# What the task requires
Retype the listing exactly as it stands, and keep every image out.
/---
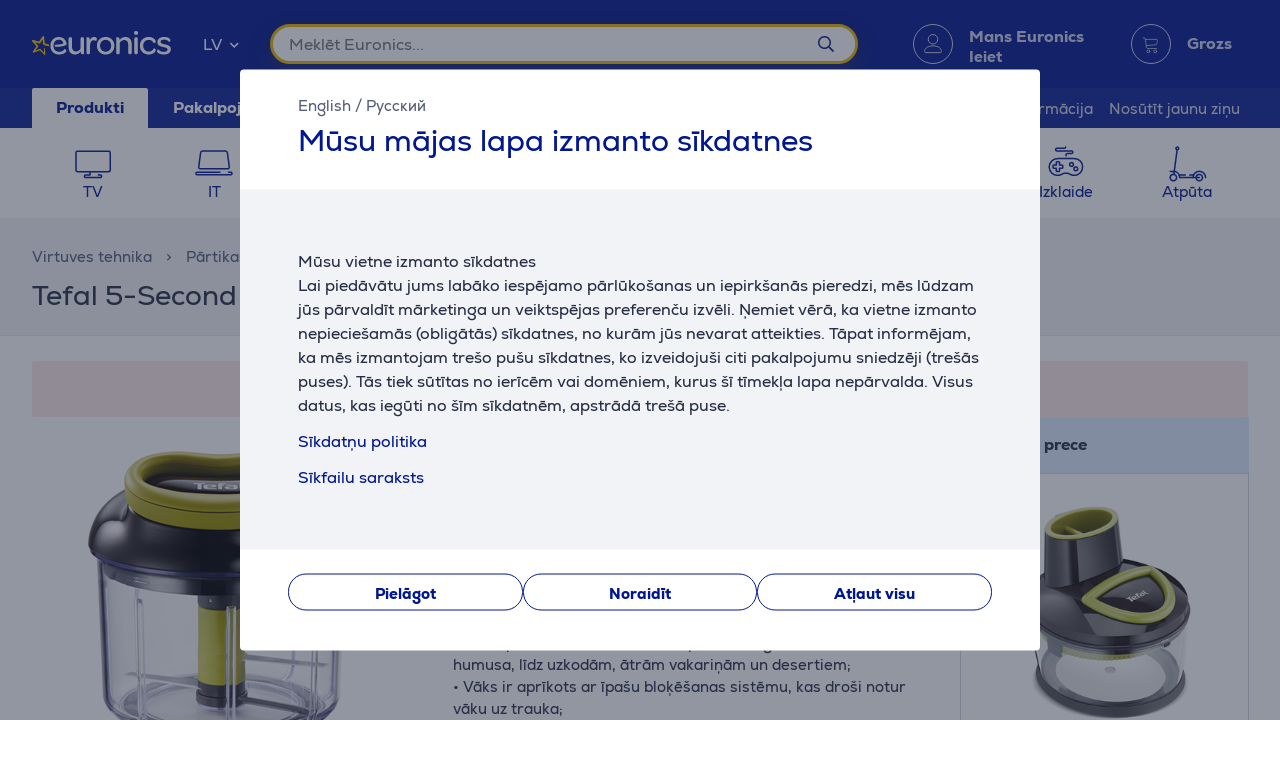

--- FILE ---
content_type: text/javascript
request_url: https://www.euronics.lv/src/ts/app.EBV5Y3MU.js
body_size: 2
content:
import"../../chunk-QH754UIJ.js";import"../../chunk-S5JGP2GV.js";import"../../chunk-OXWGGZRG.js";import"../../chunk-RKIVK32Z.js";import"../../chunk-PCYJALXP.js";import"../../chunk-QGUG63WL.js";
//# sourceMappingURL=app.EBV5Y3MU.js.map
\---
# Finished exercise
--- FILE ---
content_type: text/javascript
request_url: https://www.euronics.lv/src/ts/app.EBV5Y3MU.js
body_size: 2
content:
import"../../chunk-QH754UIJ.js";import"../../chunk-S5JGP2GV.js";import"../../chunk-OXWGGZRG.js";import"../../chunk-RKIVK32Z.js";import"../../chunk-PCYJALXP.js";import"../../chunk-QGUG63WL.js";
//# sourceMappingURL=app.EBV5Y3MU.js.map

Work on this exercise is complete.